▸ **PROVIDED TEXT**:
------------------------------------------------

Plugging into (6.10), both $A \Sigma_X A^\top$ and $A \Sigma_{X \mid Y} A^\top$ become diagonal, and the Lagrangian decouples across directions:

$\mathcal{F}_\beta(\alpha_1, \ldots, \alpha_d) \;=\; \sum_{i=1}^d \biggl[\frac{1 - \beta}{2}\, \log(1 + \alpha_i^2) \;+\; \frac{\beta}{2}\, \log(1 + \alpha_i^2 \lambda_i)\biggr]. \quad\quad (6.15)$

Setting $u_i := \alpha_i^2$ and $\partial \mathcal{F}_\beta / \partial u_i = 0$ ,

$u_i^* \;=\; \alpha_i^{*\,2} \;=\; \frac{\beta(1 - \lambda_i) - 1}{\lambda_i}, \quad\quad (6.16)$

provided the right-hand side is non-negative — i.e., $\beta > 1/(1 - \lambda_i)$ . Otherwise the directional minimum is at $\alpha_i^* = 0$ and direction $i$ is inactive.

Ansatz optimality. Is the diagonal-in-eigenbasis form (6.14) optimal among all $A$ ? Yes — by the von Neumann trace inequality applied to the simultaneous diagonalization of $\Sigma_X$ and $\Sigma_{X \mid Y}$ in the $\Sigma_X$ -inner-product basis $\{v_i\}$ . See Chechik et al. 2005 (Lemma 3.2) for the detailed argument.

------------------------------------------------

▸ **TASK 1**: In the derivation, reproduce everything between "Setting $u_i := \alpha_i^2$" and "the detailed argument.", inclusive, replacing "inactive" with "dormant".
▸ **TASK 2**: Condense the derivation's paragraph beginning "Ansatz optimality." into a single sentence that keeps its main facts.
▸ **TASK 3**: List every numbered equation reference that appears in the derivation.
The data after this derivation come from a separate, unrelated source.

------------------------------------------------

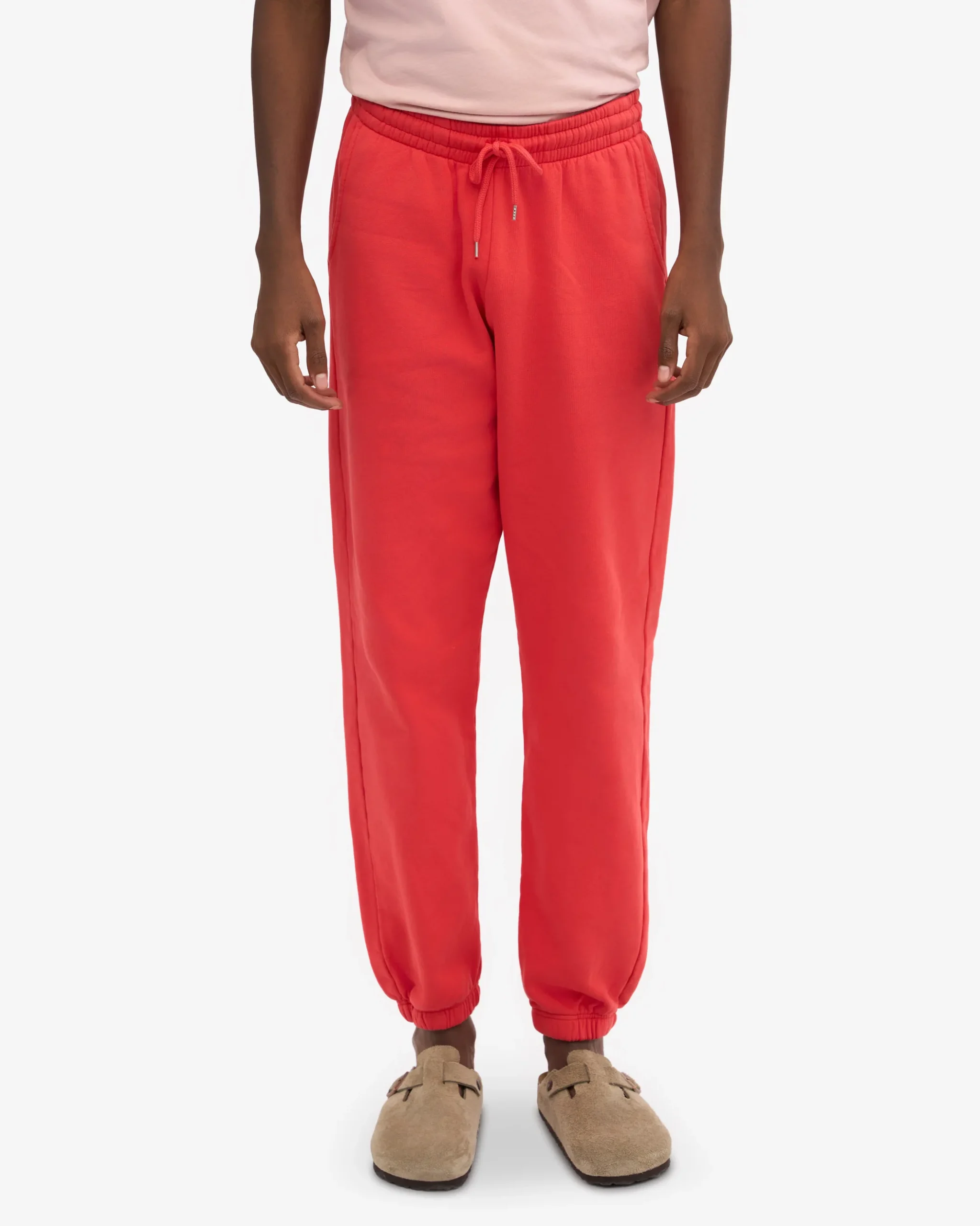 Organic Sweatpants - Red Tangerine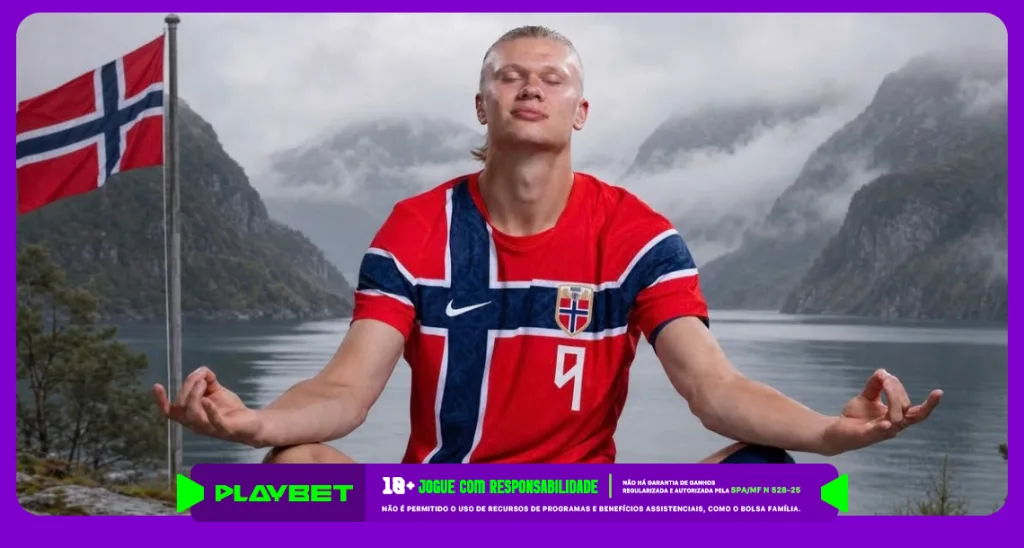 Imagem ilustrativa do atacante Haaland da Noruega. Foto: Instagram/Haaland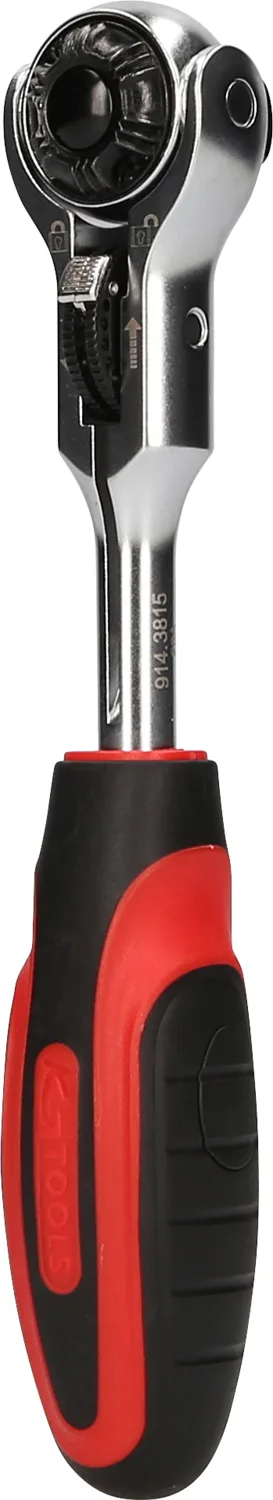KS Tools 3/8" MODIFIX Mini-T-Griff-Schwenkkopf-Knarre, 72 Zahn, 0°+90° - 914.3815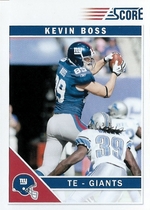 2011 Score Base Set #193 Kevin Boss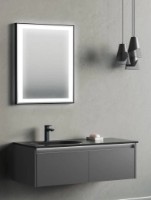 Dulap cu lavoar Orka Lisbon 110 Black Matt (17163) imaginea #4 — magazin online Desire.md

------------------------------------------------

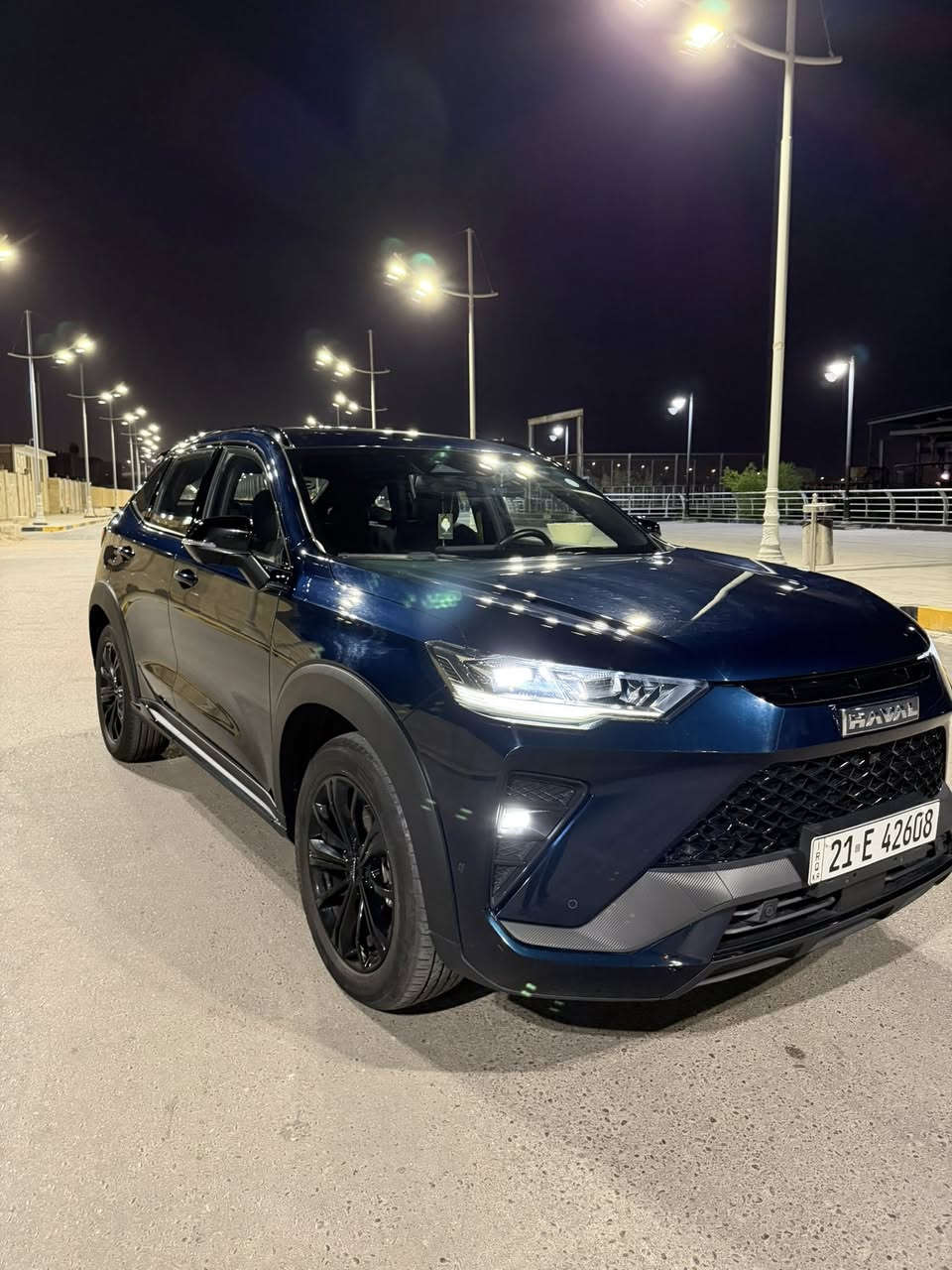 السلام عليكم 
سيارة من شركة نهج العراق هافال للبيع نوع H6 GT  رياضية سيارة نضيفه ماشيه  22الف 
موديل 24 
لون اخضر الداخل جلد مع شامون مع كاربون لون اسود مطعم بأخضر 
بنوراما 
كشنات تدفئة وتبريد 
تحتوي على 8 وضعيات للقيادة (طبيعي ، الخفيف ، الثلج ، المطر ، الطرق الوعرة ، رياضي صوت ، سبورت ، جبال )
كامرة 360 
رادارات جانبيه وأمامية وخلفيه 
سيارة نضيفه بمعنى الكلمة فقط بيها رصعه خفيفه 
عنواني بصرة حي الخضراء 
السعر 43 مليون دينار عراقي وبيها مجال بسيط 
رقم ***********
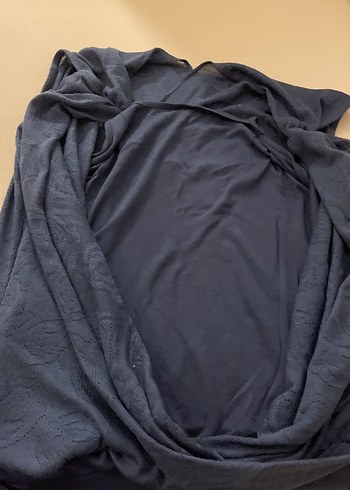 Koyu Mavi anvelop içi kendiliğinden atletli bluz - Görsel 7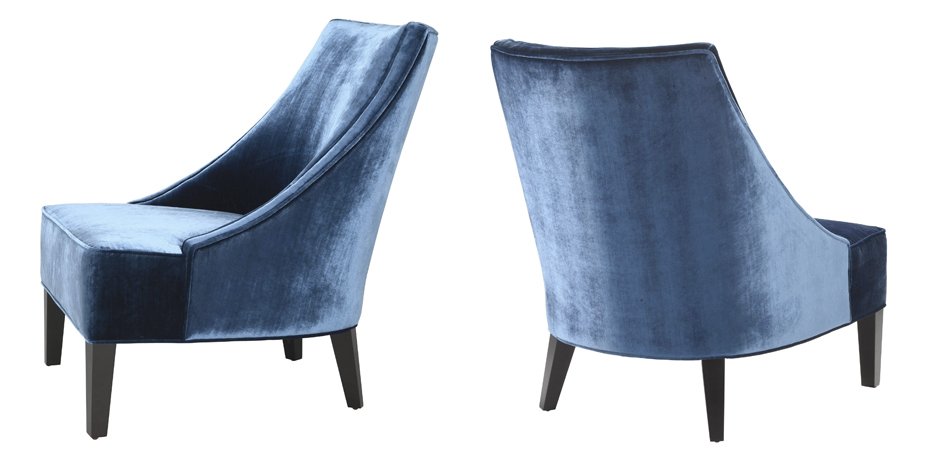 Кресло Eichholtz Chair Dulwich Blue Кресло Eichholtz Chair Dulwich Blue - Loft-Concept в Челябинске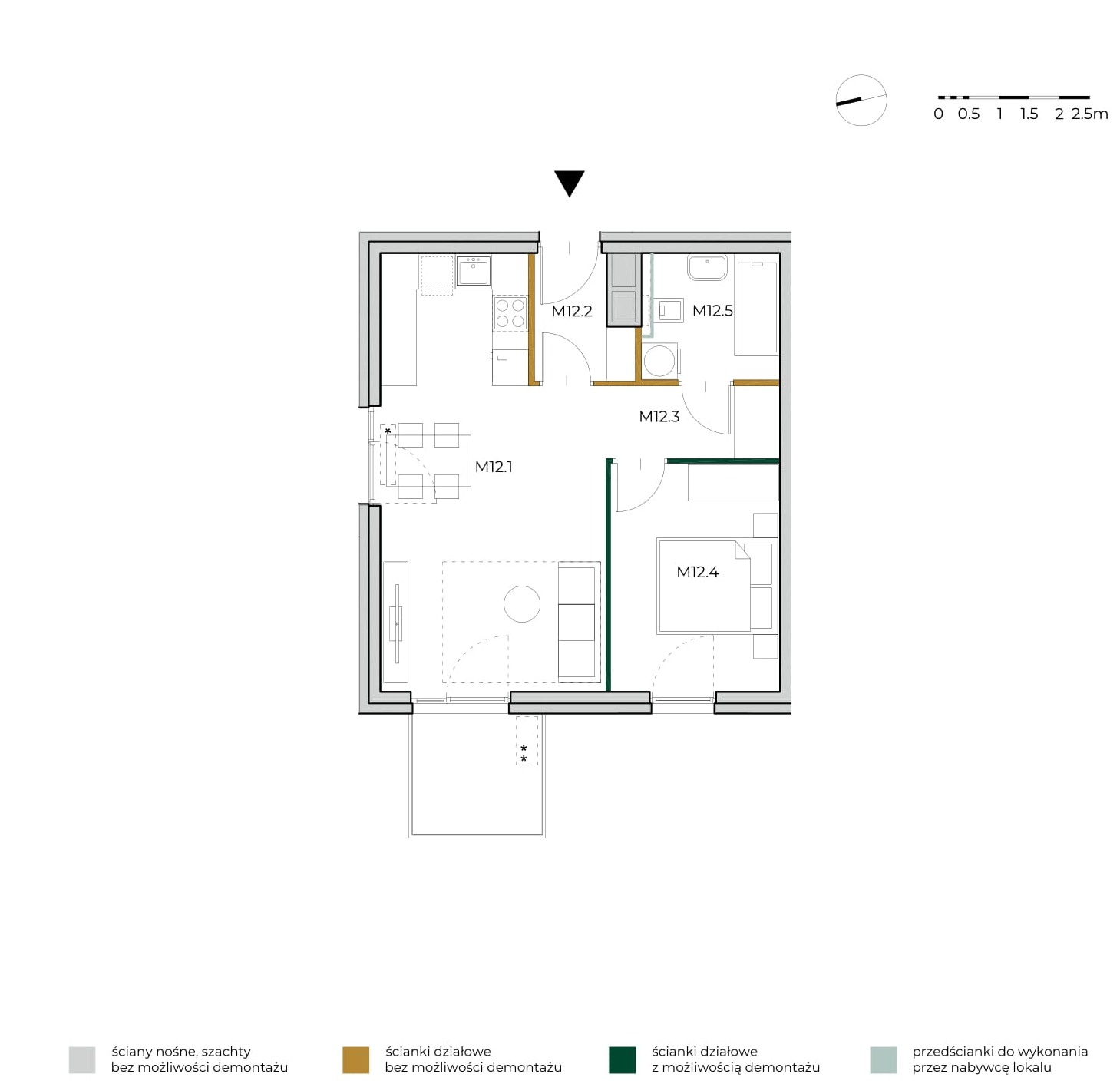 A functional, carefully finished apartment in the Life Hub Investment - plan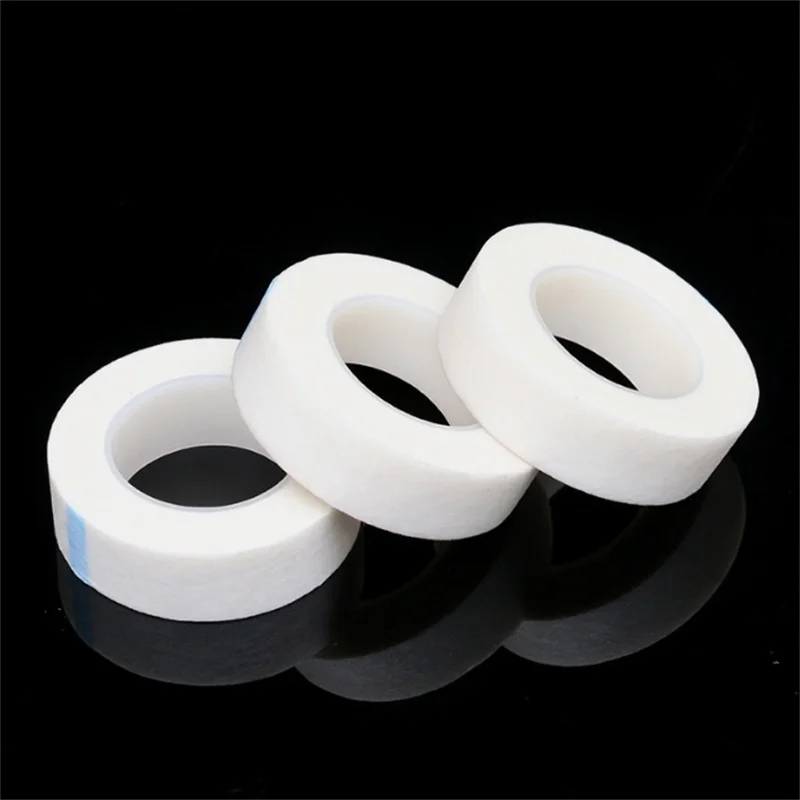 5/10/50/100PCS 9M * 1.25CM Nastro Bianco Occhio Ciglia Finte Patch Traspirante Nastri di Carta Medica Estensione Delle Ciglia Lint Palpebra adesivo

------------------------------------------------

▸ **OUTPUT 1**:
Setting $u_i := \alpha_i^2$ and $\partial \mathcal{F}_\beta / \partial u_i = 0$ ,

$u_i^* \;=\; \alpha_i^{*\,2} \;=\; \frac{\beta(1 - \lambda_i) - 1}{\lambda_i}, \quad\quad (6.16)$

provided the right-hand side is non-negative — i.e., $\beta > 1/(1 - \lambda_i)$ . Otherwise the directional minimum is at $\alpha_i^* = 0$ and direction $i$ is dormant.

Ansatz optimality. Is the diagonal-in-eigenbasis form (6.14) optimal among all $A$ ? Yes — by the von Neumann trace inequality applied to the simultaneous diagonalization of $\Sigma_X$ and $\Sigma_{X \mid Y}$ in the $\Sigma_X$ -inner-product basis $\{v_i\}$ . See Chechik et al. 2005 (Lemma 3.2) for the detailed argument.

▸ **OUTPUT 2**: The diagonal-in-eigenbasis form (6.14) is optimal among all $A$, by the von Neumann trace inequality applied to the simultaneous diagonalization of $\Sigma_X$ and $\Sigma_{X \mid Y}$ in the $\Sigma_X$-inner-product basis $\{v_i\}$, with the detailed argument in Chechik et al. 2005 (Lemma 3.2).

▸ **OUTPUT 3**: (6.10), (6.15), (6.16), (6.14)